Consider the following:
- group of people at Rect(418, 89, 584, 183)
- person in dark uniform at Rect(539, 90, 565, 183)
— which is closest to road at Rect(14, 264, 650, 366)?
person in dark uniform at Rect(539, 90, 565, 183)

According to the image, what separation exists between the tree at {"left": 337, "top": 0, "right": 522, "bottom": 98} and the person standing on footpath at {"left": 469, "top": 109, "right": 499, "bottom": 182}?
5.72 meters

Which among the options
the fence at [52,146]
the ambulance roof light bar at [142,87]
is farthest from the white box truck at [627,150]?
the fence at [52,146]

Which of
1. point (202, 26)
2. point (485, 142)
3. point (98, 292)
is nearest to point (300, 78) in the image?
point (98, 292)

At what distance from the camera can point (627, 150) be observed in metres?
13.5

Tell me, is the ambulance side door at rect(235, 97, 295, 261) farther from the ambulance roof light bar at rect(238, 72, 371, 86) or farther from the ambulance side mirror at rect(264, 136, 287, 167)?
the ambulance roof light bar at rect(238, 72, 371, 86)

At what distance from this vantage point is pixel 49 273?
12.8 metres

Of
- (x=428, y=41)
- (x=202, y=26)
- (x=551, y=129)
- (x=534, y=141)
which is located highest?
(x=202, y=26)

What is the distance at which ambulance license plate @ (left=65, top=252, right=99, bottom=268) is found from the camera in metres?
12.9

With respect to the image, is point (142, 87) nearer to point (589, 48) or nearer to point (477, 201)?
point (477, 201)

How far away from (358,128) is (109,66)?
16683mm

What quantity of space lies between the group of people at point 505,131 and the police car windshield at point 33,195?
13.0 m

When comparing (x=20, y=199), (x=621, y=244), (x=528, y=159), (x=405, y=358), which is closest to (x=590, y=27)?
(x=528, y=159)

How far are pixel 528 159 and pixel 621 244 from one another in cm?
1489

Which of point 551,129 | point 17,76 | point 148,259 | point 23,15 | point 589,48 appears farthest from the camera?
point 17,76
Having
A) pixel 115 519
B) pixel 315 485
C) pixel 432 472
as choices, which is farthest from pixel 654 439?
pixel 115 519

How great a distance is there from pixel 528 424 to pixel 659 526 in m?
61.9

Aim: Rewrite the stretch from the line containing "How great a" through the end of the records, putting "separation" in place of "distance" and leaving everything else unchanged.

Solution for this exercise:
How great a separation is there from pixel 528 424 to pixel 659 526 in m?
61.9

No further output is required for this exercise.